Pricing, contracts, and SLAs
Pricing models explained
Retainer:
- Good for ongoing experimentation and steady work
- Risk: scope creep
Project:
- Good for discrete builds and migrations
- Risk: agency disappears after delivery
Performance-based:
- Aligns incentives but needs ironclad measurement and game-proofing
- Risk: gaming metrics or cherry-picking low-hanging fruit
When to use scope-based vs. outcome-based billing
Scope-based works when outcomes are uncertain or require creative work. Outcome-based can be used for demand gen where lead volume and quality are measurable and agreed upon.
Contract clauses to insist on
Mandatory clauses:
- Clear scope and change-order process
- Exit terms with notice and transition support
- IP and data rights explicitly assigned to you
- Confidentiality and security obligations
SLAs for deliverables, response times, and resource allocation
Define:
- Response times for urgent issues
- Maximum turnaround times for creative and technical work
- Minimum allocation of named resources
Without SLAs, an agency’s "priority" can mean nothing when problems hit.

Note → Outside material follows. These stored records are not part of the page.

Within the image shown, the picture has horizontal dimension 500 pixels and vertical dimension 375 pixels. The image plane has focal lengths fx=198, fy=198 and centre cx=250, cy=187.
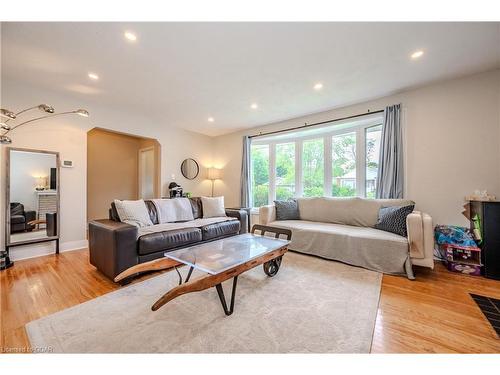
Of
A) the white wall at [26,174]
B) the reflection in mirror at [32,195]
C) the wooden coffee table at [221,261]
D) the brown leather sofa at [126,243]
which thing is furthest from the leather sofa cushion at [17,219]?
the wooden coffee table at [221,261]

Cost expectations and value signals
Price bands usually map to outcomes:
- Low-cost providers often deliver tactical execution with junior teams
- Mid-range offers some strategic input and named leads
- Premium firms provide senior strategy, custom integrations, and faster turnaround
Value signals to watch: named personnel, documented processes, repeatable playbooks, and willingness to commit to measurable outcomes.
Onboarding, reporting, and ROI
90-day onboarding roadmap
First 90 days should be structured:
- Discovery and ICP validation (weeks 1-2)

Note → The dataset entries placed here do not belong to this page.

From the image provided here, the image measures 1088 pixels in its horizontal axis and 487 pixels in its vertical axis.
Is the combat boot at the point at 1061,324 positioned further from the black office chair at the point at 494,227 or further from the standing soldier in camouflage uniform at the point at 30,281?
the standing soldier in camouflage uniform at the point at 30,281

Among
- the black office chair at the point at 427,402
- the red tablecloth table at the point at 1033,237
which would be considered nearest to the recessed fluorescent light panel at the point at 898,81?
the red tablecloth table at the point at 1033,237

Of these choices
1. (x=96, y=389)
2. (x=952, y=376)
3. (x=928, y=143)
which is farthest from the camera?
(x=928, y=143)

- Quick wins: low-lift tests and tracking fixes (weeks 2-6)
- Measurement baseline and first campaigns (weeks 6-10)
- Roadmap and optimization plan (weeks 10-12)

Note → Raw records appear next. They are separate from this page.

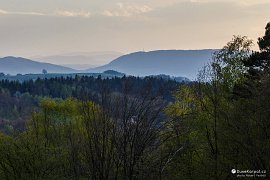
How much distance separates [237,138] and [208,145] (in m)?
4.86

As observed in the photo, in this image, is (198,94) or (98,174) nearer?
(98,174)

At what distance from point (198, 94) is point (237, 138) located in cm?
934

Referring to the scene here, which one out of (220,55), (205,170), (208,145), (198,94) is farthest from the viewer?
(220,55)

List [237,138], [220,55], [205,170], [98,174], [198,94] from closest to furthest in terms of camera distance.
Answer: [98,174] → [237,138] → [205,170] → [198,94] → [220,55]

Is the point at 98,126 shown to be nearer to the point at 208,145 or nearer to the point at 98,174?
the point at 98,174

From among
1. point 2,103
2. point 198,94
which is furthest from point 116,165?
point 2,103

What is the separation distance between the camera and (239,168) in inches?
693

By day 30 you should have data flowing and at least one measurable test running.
Reporting cadence and dashboard design
Set a practical cadence:
- Weekly tactical updates for blockers
- Biweekly performance review with prioritized actions
- Monthly leadership report focused on outcomes and runway
Dashboard should show core KPIs, funnel conversion rates, attribution window, and who owns next actions. Automate as much as possible.
Core KPI set, attribution window, stakeholder distribution, and automated dashboards
Keep KPIs lean: MQLs, SQLs, opportunities, pipeline, CAC, and velocity. Agree on attribution window (e.g., 90 days) and who reviews dashboards.
Continuous optimization process
Define an experiment pipeline with prioritization:
- Hypothesis, expected impact, confidence, and effort
- Test cadence: small tests weekly, larger tests monthly
- Document learnings in a shared repository
If you don’t document failures, you’ll repeat them.
ROI forecasting method
Use a simple model:
- Start with baseline conversion rates at each funnel stage
- Apply expected lift from campaigns to conversion steps
- Multiply by average deal size and win rate
- Calculate payback timeline based on CAC and expected monthly revenue
Run conservative, base, and optimistic scenarios. If the optimistic case is the only one that looks profitable, don’t sign.